Drug development is a high-risk, high-reward business.

The risk? According to Medicinenet.com, only 5 in 5,000 drugs that enter preclinical testing advance to human trials. And only 1 of these 5 drugs ultimately gets approved for sale, which means the chance for a new drug to make it to market is 1 in 5,000. That’s a lot of R&D investment.

But, oh the reward! If just one of those approved drugs ends up being a blockbuster, you’re looking at billions in sales. Lipitor, for example, has been the gift that keeps on giving for Pfizer. Statista reports that worldwide revenue for Lipitor was almost $120 billion from 2003 to 2019.

Pricing drugs fairly is a huge dilemma. In a recent Biopharma poll, more than 80% of healthcare executives identified pricing as the industry’s most pressing issue.

Drug prices have risen dramatically over the last few years and, as a result, the industry’s reputation has taken a major hit. According to a 2019 Gallup poll, just 27% of Americans regarded the pharmaceutical industry positively, compared with 58% who hold a negative view.

For years now, we’ve been hearing about a shift in healthcare toward outcome-based pricing. But this promised shift has moved at a glacial pace. One reason, especially in the pharmaceutical sector, is Medicaid’s “best price” rule. But a new proposal by the Centers for Medicare and Medicaid Services (CMS) aims to help commercial insurers negotiate value-based outcome deals with drug makers.

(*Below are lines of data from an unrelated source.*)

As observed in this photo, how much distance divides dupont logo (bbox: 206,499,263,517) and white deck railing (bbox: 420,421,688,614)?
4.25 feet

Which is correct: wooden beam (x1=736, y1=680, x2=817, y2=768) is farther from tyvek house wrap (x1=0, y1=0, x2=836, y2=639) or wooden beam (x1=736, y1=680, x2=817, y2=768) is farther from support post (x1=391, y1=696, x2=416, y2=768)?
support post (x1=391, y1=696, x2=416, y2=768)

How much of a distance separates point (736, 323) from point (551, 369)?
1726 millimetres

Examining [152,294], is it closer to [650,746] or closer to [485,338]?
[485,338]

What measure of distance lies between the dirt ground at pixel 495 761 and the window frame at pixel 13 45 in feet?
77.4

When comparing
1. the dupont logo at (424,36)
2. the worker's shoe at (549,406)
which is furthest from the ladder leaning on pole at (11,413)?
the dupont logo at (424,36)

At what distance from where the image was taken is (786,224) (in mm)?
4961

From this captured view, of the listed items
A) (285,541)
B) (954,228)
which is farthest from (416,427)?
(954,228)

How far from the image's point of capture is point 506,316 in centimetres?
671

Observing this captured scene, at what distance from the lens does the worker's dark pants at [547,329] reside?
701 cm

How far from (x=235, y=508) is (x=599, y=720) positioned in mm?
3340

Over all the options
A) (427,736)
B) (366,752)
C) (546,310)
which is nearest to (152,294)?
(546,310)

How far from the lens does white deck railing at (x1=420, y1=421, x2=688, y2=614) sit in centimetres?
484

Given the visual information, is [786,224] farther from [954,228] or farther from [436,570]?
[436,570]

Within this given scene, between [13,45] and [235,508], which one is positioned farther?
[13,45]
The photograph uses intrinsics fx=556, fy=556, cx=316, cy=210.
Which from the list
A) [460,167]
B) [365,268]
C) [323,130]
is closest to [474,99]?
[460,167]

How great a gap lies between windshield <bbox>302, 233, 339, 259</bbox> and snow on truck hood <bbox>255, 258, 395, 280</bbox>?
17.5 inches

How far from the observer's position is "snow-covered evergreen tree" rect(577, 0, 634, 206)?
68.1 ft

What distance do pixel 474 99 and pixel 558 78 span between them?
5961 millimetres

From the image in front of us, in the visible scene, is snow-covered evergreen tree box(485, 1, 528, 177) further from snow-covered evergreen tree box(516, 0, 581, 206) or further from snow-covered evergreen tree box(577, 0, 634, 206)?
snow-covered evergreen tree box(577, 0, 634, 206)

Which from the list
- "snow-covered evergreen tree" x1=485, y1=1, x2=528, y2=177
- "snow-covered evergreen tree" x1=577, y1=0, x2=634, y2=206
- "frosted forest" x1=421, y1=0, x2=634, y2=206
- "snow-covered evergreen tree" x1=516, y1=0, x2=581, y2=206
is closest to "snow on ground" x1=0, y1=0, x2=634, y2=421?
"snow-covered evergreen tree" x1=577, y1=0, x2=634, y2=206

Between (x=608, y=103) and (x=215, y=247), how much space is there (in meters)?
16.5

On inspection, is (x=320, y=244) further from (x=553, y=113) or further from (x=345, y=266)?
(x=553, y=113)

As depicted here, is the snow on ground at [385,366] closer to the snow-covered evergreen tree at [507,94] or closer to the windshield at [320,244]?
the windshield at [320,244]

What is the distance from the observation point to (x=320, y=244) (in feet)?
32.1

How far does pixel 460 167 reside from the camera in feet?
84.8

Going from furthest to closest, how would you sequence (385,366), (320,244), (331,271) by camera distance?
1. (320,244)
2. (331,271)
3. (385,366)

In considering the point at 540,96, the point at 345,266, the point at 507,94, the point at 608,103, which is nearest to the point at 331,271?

According to CMS administrator, Seema Verma: “CMS’s rules for ensuring that Medicaid receives the lowest price available for prescription drugs have not been updated in thirty years and are blocking the opportunity for markets to create innovative payment models. By modernizing our rules, we are creating opportunities for drug manufacturers to have skin in the game through payment arrangements that challenge them to put their money where their mouth is.”

With mentions of “skin in the game” and “put their money where their mouth is,” Verma sounds tough, which leads many to assume that value-based contracting will force pharmaceutical companies to lower drug prices. But this is not necessarily the case, as the intent of outcome-based pricing mechanisms is to align drug prices with their value.

Estimating a drug’s value is always complicated. We know what fewer days in the hospital are worth, but what is increased quality of life worth? What is life itself, worth? And what is a fair price that will incentivize the drug company to continue innovating—even if many of their drug candidates never pan out?

In announcing the rule change, Verma emphasized that the new rules are tools to facilitate outcome-based pricing arrangements: “Tools for health plans to negotiate with manufacturers. It also shifts us away from our typical negotiations around drug pricing—which are usually volume-based–[towards]…having negotiations around outcomes.”

It’s clear that outcome-based pricing is coming. It is the future. The question is how do you manage it? There are so many decisions that drug companies will have to make: How do we manage across our portfolio of existing medicines and vaccines plus everything in our R&D pipeline? How do we create profitable drugs? How do we navigate the uncertainty of outcome-based pricing and government policy? Do we have the agility to create more pricing programs?

I am excited to see how our life sciences customers manage this landscape of complexity and uncertainty. As always, we are here to help navigate these thorny problems as the industry evolves.